Antisemitism is pernicious and persistent. Penn is called to counter this evil urgently on our campus and in society. Because hatred of one vulnerable group is so often intertwined with threats toward others, we will also vigilantly combat other forms of hate aimed at members of our community due to their background or beliefs. 

As we move forward, we will ensure that our work is well-integrated into planning efforts for Penn’s future at the highest levels. Penn’s senior leadership will also work with School and Center leaders to encourage and support the efforts outlined above so our work is integrated into unit-level conversations and planning. 
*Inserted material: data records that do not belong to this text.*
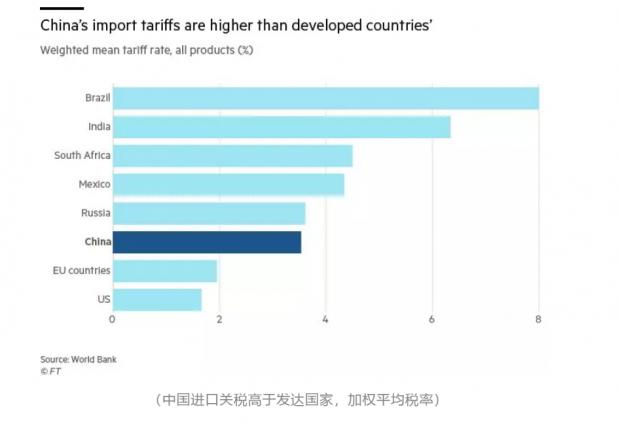 三问中国进口博览会:为什么是现在,为什么是中国,为什么是上海?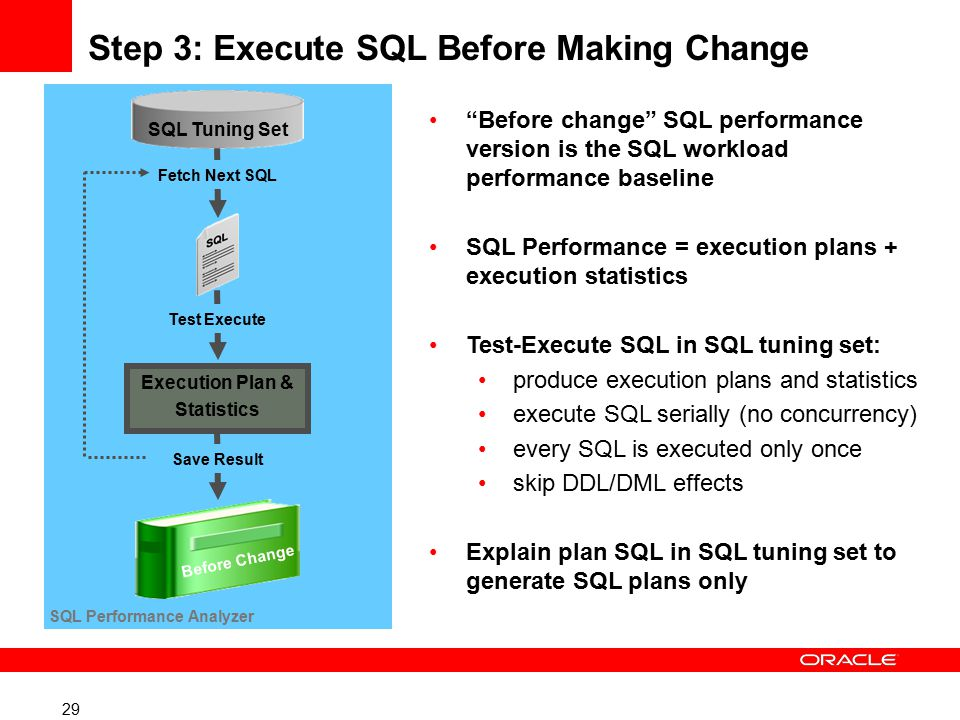 29 Step 3: Execute SQL Before Making Change Before change SQL performance version is the SQL workload performance baseline SQL Performance = execution plans + execution statistics Test-Execute SQL in SQL tuning set: produce execution plans and statistics execute SQL serially (no concurrency) every SQL is executed only once skip DDL/DML effects Explain plan SQL in SQL tuning set to generate SQL plans only SQL Tuning Set Fetch Next SQL SQL Performance Analyzer Execution Plan & Statistics Test Execute Save Result Before Change
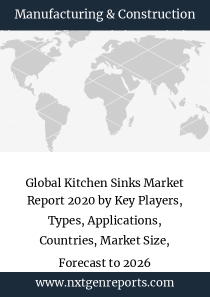 Global Kitchen Sinks Market Report 2020 by Key Players, Types, Applications, Countries, Market Size, Forecast to 2026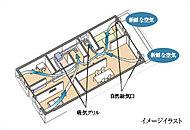 ミストサウナ付温水式浴室暖房乾燥機(小風量24時間換気機能付)なら、各居室外壁面の自然給気口を利用して、サニタリー空間を中心に集中換気を行い、シンプルなシステム換気を実現しました。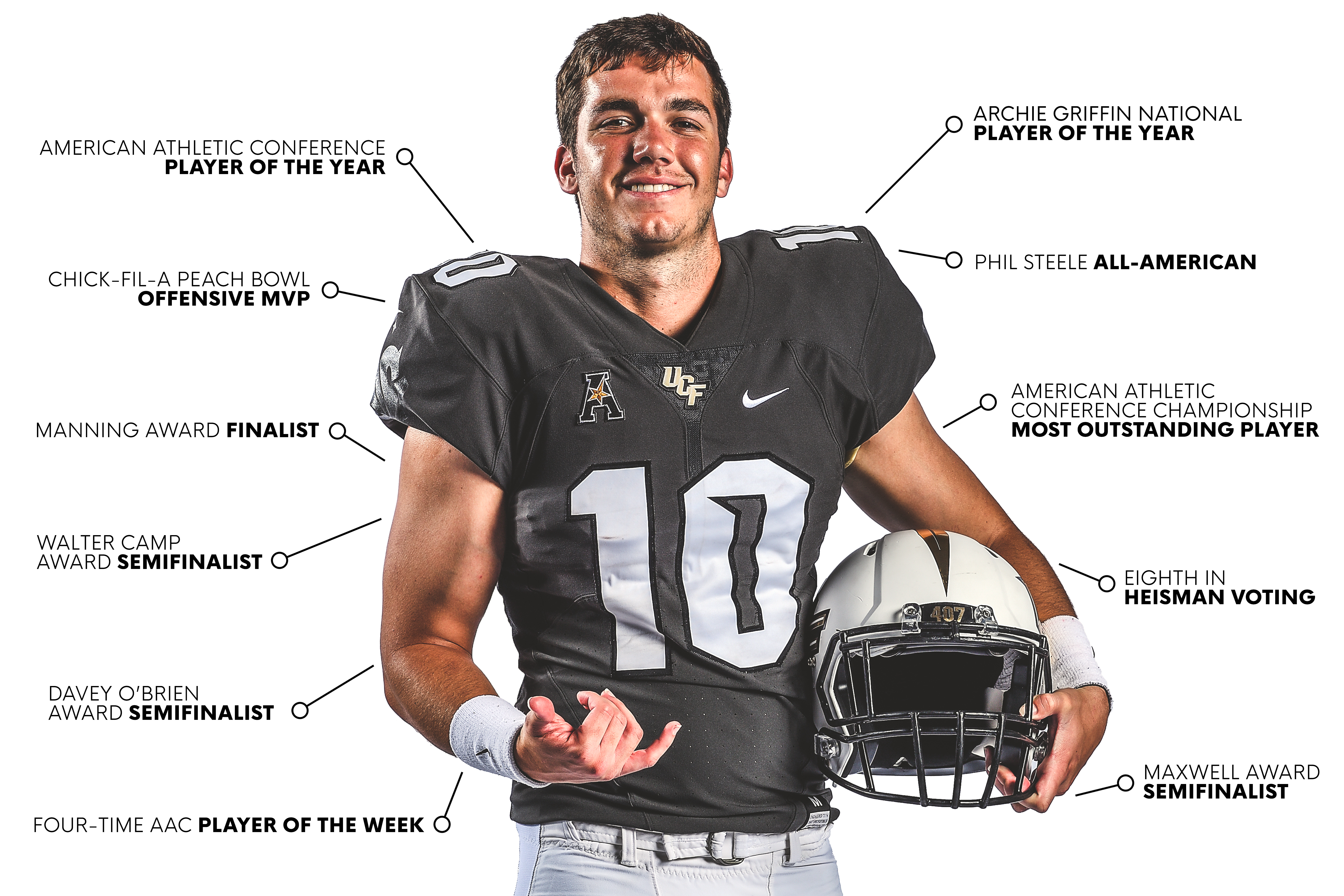 promo code 9380d a5eb9 McKenzie Milton for #HIsman by UCF Knights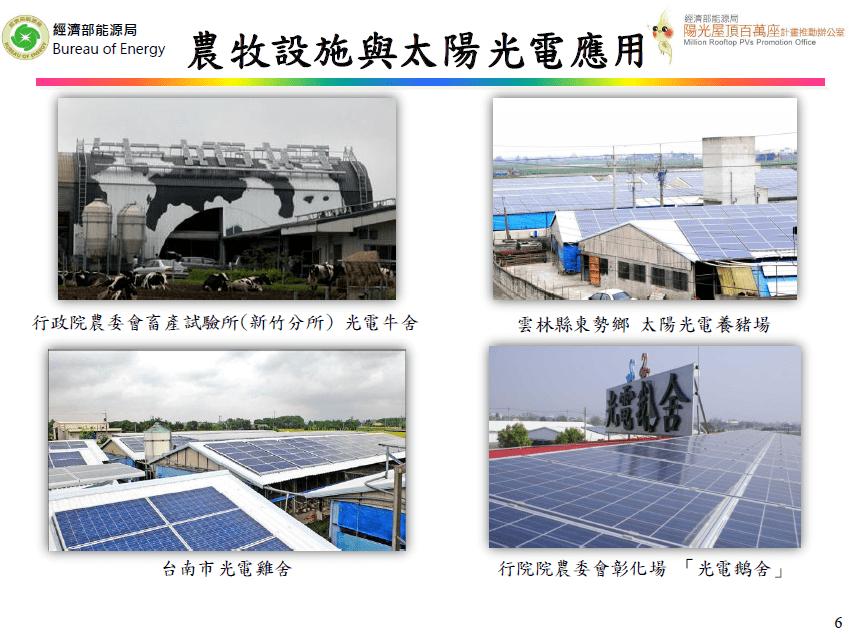 太陽能發電的優缺點|太陽 - 綠蟲網 - BidWiperShare.com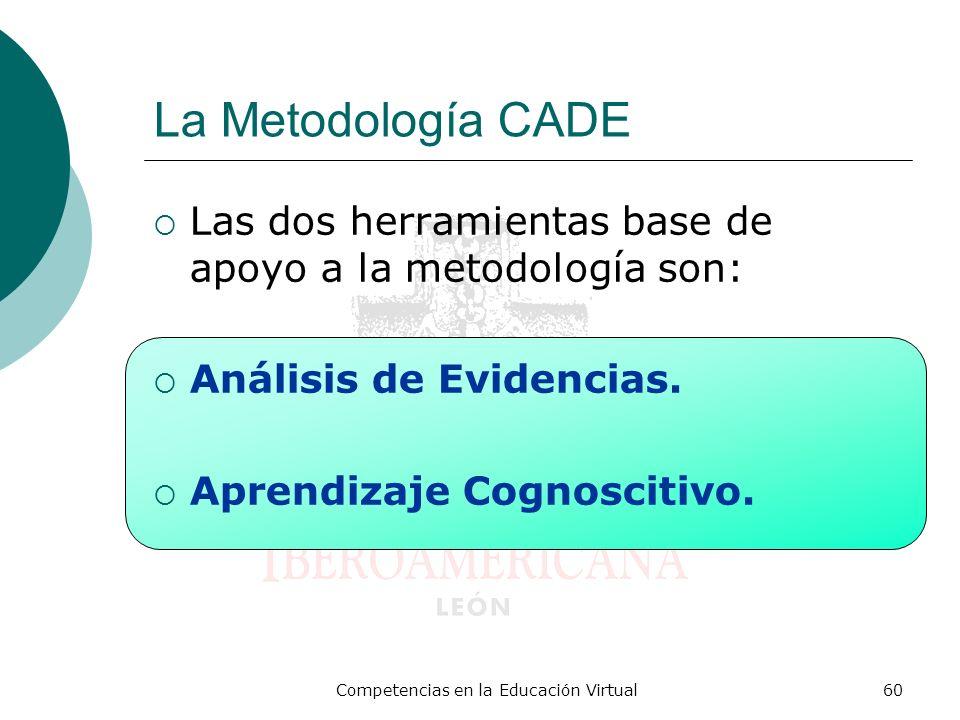 Competencias en la Educación Virtual60 La Metodología CADE Las dos herramientas base de apoyo a la metodología son: Análisis de Evidencias. Aprendizaj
At this moment of seemingly intractable division, Penn has an obligation to do what it has done for nearly three hundred years: create knowledge, share it for good, and educate the next generation. This work demands great resilience and resolve. It calls for patience and respect—respect for ideas that differ from our own, respect for each other. Our commitment to address the scourge of antisemitism around us is where this work will begin. But it is not where it will end. If we are to move forward as a community—a Penn community—then we must stand together as a community that sees and hears all its members. That condemns hate and finds ways to respectfully debate and talk across differences. That leads with care and compassion. 

My thanks to all those who have contributed so swiftly and thoughtfully to the creation of our Action Plan to Combat Antisemitism, to those who are partnering with us to enact this urgent priority, and to all of you for everything you do for Penn. We will move forward, together.